Here’s the thing: the “freedom” of this world, the ability to do what we want, when we want—it’s all a delusion to the extent that it veils the reality of sin and death. Our world is under judgment—and it has been since AD 33. However good and noble America is, however good and free any other good nation might be, such states, modern or medieval or ancient, cannot ultimately provide the freedom that God ordained for us, because that freedom is not simply the indifferent ability to choose what kind of ice cream we want or whom we want to be our president, but the freedom to live the life of abundance in fellowship with the God who made us and loves us.

Thus, that early Christian proclamation—that Jesus is Lord—is a political statement. Not political as in staking a claim within the existing politics of this world, but offering an alternative politics, an alternative polis, which is the City of God. And the saints and Fathers of the Church insist, in every age, that no earthly city, no earthly state, can offer the fullness of what that kingdom holds.

This does not mean that we withdraw or act as if we are not part of the earthly city. Christianity is not an escape from reality. But we live here as citizens of another realm. And our mission is not first to control or to manage this realm, but to give witness to another.

I’m always struck by the strangeness of the title of today’s feast: Jesus Christ, King of the Universe.

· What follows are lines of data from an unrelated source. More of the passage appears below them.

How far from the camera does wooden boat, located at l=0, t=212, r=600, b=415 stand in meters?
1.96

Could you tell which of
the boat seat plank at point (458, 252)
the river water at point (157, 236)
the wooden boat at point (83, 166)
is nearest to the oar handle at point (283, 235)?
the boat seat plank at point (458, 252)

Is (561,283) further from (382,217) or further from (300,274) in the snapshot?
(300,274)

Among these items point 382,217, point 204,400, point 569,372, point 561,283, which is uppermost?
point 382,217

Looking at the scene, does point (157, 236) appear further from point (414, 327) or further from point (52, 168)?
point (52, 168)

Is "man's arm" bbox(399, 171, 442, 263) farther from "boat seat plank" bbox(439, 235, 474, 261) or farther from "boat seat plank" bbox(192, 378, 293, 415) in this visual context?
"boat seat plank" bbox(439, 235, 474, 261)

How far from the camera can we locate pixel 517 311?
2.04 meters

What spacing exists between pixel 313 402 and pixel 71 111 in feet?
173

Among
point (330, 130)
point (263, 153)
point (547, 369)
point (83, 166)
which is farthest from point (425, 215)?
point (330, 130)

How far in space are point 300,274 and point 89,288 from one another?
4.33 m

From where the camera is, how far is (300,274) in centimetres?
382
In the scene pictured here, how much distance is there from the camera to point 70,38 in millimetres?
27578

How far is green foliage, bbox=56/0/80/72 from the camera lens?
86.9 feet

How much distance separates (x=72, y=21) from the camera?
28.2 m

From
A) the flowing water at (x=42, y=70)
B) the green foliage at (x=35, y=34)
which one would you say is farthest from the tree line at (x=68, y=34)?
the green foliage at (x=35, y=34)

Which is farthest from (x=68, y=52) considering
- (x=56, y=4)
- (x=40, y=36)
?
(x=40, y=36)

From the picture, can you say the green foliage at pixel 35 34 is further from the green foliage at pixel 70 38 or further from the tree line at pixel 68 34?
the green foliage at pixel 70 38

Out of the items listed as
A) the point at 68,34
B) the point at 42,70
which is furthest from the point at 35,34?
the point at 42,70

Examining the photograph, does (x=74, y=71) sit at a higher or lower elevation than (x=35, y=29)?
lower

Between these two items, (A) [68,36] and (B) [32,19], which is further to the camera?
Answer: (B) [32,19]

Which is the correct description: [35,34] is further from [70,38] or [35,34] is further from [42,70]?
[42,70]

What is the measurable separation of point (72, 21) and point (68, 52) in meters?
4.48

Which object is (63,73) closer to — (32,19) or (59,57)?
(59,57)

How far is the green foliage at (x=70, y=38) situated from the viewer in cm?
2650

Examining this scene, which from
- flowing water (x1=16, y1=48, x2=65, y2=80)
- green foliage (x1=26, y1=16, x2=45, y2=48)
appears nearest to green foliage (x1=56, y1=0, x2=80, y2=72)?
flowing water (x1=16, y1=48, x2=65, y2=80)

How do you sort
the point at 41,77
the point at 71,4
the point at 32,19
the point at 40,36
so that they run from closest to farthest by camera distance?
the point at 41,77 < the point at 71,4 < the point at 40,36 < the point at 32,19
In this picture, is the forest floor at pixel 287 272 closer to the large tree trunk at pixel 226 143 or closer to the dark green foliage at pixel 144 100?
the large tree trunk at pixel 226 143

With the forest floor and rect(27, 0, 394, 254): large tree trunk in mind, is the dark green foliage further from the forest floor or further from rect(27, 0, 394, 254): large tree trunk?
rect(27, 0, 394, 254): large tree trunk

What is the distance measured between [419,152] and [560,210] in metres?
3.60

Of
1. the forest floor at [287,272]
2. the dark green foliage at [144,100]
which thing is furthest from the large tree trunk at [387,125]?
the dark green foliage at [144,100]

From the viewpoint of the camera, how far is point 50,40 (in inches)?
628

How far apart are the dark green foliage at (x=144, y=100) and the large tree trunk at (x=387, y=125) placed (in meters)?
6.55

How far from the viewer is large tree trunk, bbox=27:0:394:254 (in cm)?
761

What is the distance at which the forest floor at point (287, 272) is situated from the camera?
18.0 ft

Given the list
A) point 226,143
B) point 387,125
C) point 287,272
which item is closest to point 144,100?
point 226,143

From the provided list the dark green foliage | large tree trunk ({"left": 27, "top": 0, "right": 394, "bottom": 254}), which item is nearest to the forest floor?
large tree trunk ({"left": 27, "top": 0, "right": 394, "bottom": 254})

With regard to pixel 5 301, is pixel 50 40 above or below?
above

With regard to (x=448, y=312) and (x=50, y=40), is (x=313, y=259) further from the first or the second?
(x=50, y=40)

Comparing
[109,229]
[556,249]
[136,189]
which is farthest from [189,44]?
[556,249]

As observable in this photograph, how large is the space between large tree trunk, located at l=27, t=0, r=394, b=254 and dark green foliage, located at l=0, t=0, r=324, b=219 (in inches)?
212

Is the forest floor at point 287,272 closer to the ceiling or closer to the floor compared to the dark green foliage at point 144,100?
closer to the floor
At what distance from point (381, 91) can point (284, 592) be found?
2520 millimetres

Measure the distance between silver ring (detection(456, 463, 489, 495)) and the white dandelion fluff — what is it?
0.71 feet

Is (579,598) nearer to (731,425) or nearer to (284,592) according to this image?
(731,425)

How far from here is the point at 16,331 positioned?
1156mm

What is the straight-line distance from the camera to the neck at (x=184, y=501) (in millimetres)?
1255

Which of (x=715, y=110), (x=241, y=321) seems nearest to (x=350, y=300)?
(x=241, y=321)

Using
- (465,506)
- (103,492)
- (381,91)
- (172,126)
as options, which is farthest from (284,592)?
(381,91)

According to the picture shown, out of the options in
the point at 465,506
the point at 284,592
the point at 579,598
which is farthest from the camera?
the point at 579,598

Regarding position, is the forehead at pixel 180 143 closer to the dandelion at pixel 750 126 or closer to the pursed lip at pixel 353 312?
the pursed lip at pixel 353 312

What an unusual thing to say. But surely this is an even more unusual thing, in 2023, to live. And so as we celebrate the Mass, and as we carry our Lord himself in procession by the street, remember that strangeness. From a pagan perspective, we are about to walk around singing praises to a wafer. But I’d like to think that the weirdness of such things is exactly how we remind the world that all is not as it seems. There is, in fact, a Lord of history. There is an order and a meaning to this world. And we know that the only access point to that ultimate reality is Jesus Christ, who will in the end unite us all under his “most gracious rule.”